Out of courtesy to those who shares the drink, the mateador will have the first sip to check if the mate is perfect. Then he pours water from a thermos in calabaza and we will share with each one at a time. Everybody will sip all the water in the container and will hand out calabaza to the mateadorul for a refill and serve next. Occasionally the mateador will change the grass and he will the one who decides when the process ends.
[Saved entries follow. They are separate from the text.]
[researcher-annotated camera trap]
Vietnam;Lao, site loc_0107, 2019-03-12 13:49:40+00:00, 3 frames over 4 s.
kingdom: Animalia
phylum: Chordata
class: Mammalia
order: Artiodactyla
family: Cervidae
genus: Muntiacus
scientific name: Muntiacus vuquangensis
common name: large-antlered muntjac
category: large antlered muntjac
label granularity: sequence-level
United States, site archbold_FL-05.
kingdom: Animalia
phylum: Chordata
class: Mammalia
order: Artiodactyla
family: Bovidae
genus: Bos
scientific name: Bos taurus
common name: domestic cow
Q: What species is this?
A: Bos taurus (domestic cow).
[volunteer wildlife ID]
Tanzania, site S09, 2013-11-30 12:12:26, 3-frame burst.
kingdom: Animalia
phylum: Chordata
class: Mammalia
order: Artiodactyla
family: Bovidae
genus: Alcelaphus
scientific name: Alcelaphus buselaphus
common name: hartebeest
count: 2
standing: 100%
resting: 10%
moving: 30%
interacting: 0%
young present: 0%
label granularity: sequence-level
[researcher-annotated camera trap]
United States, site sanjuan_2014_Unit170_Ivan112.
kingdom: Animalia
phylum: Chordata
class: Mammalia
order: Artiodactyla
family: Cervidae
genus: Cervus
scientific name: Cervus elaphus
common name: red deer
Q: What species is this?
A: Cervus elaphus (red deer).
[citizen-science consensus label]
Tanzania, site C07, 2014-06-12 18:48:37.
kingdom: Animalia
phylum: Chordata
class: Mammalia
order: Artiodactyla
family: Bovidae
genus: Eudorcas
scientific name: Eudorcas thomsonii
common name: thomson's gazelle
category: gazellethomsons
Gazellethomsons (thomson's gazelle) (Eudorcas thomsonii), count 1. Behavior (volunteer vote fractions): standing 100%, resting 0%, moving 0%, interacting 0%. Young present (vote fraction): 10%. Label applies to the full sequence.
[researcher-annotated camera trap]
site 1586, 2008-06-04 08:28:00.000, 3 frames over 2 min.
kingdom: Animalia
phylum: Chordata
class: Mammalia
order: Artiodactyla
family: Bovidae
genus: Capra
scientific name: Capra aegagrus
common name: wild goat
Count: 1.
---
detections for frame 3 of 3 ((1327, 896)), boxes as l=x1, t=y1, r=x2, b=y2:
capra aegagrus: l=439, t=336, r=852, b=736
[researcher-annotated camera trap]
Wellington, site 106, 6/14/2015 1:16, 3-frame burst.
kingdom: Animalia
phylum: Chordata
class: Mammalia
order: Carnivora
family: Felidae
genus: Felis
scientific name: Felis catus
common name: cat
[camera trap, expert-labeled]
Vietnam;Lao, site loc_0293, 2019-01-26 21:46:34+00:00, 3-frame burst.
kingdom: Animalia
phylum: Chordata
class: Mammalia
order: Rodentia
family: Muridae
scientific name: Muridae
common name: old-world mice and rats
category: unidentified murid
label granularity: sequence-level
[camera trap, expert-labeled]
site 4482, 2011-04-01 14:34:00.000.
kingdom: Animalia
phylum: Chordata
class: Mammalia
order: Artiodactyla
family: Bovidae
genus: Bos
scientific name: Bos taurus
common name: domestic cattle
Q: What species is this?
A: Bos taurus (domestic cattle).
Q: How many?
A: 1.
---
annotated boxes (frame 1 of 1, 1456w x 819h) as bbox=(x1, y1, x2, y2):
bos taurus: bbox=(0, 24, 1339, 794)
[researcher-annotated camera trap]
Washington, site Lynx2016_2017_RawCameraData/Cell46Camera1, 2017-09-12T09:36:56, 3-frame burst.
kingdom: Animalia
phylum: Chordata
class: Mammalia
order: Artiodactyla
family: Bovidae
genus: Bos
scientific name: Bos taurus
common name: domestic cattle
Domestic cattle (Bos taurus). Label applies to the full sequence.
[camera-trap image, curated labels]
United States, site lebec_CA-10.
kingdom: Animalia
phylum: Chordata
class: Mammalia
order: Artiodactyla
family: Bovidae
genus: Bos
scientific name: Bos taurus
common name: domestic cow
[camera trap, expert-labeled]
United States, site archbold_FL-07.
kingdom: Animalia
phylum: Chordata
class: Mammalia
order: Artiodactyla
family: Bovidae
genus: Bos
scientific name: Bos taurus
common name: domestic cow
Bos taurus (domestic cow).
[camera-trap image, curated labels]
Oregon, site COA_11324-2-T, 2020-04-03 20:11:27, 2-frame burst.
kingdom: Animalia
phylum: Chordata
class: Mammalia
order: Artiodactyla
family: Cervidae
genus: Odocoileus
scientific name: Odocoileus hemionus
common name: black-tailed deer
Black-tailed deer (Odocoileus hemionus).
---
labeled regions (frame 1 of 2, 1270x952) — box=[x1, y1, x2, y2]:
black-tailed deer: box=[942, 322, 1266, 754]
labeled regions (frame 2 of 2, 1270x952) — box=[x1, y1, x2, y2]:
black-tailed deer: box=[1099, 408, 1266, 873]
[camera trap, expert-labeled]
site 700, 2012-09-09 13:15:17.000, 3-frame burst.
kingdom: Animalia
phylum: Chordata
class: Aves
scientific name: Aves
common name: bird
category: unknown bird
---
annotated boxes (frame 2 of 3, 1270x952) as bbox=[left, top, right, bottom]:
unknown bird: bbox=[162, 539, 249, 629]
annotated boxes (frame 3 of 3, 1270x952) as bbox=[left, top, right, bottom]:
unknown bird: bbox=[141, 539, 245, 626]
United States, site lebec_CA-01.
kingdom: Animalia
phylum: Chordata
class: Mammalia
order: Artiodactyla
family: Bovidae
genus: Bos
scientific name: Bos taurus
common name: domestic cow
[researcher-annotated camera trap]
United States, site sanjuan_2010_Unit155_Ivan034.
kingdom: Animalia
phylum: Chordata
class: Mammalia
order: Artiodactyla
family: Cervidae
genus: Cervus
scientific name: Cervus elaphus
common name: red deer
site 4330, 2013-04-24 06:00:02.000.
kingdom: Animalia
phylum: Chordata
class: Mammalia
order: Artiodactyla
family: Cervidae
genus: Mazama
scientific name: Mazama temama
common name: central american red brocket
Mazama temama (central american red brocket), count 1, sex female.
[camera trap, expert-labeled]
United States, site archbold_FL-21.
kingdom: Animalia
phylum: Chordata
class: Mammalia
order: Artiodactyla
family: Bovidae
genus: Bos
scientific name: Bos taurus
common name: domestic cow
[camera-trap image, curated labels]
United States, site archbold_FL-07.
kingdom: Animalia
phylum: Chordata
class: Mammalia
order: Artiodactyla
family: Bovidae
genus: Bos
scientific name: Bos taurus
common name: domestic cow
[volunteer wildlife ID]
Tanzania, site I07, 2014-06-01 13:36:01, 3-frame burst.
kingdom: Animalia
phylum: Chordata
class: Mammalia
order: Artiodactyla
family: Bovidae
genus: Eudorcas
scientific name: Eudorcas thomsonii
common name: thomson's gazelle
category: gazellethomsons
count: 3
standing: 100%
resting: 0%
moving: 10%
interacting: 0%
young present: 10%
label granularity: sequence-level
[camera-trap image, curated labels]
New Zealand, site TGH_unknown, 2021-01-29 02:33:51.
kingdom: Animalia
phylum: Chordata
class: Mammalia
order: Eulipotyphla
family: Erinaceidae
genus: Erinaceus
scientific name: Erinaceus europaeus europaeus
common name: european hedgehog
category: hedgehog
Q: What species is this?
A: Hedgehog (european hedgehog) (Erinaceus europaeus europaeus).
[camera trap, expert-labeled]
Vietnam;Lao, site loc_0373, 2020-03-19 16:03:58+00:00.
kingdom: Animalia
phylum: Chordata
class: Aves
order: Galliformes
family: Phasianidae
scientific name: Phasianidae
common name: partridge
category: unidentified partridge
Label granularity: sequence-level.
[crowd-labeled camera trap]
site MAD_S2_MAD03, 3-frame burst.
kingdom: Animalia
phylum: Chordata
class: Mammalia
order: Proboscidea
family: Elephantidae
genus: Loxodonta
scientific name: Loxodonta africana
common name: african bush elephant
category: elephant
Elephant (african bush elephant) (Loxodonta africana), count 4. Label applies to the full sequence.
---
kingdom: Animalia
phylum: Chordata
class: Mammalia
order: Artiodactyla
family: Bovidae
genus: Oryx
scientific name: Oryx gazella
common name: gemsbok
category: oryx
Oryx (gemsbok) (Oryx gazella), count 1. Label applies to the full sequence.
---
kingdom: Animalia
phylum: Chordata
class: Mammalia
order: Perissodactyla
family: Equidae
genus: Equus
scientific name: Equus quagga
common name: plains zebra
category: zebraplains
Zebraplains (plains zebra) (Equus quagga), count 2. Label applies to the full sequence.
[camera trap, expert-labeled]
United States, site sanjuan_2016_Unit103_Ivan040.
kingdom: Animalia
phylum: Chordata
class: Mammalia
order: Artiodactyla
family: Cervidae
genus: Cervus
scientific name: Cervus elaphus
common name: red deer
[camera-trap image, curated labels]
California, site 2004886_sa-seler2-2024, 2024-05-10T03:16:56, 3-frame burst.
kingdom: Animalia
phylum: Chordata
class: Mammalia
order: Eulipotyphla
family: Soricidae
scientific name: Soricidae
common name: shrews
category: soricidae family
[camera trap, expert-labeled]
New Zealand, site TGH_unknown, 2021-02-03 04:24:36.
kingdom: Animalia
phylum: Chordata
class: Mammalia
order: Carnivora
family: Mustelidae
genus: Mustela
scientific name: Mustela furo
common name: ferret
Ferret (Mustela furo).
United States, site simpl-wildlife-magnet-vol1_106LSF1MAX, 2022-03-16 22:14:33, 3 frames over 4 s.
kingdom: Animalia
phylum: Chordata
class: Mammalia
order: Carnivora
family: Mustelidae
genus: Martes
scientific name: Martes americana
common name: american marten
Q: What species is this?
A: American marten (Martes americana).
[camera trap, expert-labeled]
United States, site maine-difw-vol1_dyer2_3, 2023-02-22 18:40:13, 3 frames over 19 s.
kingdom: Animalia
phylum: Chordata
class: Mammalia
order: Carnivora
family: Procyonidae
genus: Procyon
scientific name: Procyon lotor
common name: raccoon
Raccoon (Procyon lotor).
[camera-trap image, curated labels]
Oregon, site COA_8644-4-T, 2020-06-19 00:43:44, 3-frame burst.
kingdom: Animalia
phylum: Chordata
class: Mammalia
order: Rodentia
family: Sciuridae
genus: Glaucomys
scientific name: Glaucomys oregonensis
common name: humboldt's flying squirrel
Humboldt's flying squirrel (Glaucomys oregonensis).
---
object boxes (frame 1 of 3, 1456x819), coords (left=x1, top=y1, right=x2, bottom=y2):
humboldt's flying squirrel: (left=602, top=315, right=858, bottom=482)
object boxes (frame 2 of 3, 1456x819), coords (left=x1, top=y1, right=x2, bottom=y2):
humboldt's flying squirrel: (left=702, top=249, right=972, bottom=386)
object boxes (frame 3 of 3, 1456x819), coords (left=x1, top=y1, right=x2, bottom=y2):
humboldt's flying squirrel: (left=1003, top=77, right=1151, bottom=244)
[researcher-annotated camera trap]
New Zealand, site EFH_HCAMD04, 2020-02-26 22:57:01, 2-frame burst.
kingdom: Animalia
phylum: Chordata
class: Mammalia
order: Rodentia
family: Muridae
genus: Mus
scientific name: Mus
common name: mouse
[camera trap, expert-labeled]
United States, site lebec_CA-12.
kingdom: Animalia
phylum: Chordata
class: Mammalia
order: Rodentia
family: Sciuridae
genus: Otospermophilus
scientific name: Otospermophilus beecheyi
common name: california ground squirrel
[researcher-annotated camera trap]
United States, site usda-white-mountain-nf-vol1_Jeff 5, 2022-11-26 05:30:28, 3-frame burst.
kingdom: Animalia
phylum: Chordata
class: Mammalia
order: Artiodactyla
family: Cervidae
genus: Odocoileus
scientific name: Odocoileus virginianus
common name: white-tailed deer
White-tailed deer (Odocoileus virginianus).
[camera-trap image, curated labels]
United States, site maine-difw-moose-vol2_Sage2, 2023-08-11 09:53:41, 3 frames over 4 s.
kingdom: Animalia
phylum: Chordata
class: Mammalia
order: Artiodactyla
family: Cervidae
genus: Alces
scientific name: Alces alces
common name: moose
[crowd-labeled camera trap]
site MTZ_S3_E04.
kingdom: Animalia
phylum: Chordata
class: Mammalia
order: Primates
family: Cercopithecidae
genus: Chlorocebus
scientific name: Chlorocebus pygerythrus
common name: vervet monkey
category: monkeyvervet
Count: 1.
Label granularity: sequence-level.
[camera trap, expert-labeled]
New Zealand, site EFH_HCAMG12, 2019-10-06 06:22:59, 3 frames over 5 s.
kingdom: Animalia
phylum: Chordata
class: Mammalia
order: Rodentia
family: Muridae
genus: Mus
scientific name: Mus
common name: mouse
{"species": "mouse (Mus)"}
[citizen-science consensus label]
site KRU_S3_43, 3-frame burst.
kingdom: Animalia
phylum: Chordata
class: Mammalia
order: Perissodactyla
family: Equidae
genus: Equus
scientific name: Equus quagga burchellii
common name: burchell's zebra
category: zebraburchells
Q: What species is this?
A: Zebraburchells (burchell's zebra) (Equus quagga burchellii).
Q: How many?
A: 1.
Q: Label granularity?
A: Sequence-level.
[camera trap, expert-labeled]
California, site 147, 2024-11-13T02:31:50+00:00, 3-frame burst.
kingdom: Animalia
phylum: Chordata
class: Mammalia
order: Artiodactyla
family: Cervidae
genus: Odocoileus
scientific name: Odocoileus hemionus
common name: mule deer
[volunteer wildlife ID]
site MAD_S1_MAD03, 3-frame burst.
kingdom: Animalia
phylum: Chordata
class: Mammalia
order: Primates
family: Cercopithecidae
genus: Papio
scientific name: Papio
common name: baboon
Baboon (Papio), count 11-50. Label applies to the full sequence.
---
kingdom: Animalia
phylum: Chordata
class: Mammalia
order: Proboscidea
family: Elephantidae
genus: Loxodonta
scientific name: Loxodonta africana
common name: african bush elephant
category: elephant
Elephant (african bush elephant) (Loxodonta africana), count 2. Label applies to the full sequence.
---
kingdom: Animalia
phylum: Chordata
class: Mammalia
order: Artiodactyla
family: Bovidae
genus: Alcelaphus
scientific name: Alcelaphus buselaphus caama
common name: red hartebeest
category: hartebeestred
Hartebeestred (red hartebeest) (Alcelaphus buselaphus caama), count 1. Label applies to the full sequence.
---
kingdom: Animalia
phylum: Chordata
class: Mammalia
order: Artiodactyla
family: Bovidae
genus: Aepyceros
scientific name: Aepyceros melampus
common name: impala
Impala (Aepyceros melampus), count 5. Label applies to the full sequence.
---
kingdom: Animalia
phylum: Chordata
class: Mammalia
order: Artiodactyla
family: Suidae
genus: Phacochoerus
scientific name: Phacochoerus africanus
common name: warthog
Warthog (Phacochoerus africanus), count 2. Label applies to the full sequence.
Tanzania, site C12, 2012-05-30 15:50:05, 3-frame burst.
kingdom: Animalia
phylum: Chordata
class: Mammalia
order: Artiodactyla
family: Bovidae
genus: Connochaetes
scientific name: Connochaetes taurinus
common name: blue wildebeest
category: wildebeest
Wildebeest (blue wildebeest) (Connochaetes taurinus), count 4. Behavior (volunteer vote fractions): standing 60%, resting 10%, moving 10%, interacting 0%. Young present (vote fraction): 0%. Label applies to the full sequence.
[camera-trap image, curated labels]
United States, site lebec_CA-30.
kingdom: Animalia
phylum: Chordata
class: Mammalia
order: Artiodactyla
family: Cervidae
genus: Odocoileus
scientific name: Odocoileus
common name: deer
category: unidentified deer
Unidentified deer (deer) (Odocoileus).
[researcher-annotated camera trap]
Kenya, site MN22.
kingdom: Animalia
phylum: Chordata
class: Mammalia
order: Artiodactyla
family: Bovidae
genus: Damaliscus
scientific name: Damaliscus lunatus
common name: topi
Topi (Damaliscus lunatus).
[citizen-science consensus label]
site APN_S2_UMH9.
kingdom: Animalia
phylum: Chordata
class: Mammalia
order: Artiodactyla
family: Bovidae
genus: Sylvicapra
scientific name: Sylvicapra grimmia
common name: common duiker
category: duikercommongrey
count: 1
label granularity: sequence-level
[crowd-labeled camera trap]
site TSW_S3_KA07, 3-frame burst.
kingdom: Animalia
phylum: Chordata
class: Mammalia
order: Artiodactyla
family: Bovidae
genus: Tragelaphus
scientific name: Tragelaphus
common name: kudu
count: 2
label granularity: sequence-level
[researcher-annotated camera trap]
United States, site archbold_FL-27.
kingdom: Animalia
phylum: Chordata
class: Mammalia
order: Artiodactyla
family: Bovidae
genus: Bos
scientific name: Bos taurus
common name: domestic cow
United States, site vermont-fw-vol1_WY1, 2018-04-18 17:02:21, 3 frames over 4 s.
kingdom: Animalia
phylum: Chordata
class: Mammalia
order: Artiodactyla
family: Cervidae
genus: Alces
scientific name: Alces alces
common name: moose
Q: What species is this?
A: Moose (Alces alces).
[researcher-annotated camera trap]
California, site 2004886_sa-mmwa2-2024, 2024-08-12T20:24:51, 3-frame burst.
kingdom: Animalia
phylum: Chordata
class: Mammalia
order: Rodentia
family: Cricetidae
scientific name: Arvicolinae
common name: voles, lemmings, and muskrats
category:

The custom of drinking mate site connects friends and close businesses. It is the symbol of friendship, solidarity, generosity, family, twinning, negotiation, jokes, it is the tea which unites and urges cheer and good humor. If a resident invites you to drink mate with them is a sign of respect, of the connection you just created.
A few rules to remember:
Every time I had the opportunity to taste the bitter taste of Argentinean mate I had the feeling to be among friends somewhere thousands of miles away from Romania.
As we pass by life most of us forget to open our eyes and see. Since I put my hand on a camera, I started to see the world in a different way, a way that I couldn’t describe in words. Photography is more than technique and composition. Photography “speaks” through light and shadows about emotions, moments, inner feelings, life style, cultures and customs. It speaks about life, and this is what I love and want to express through my images.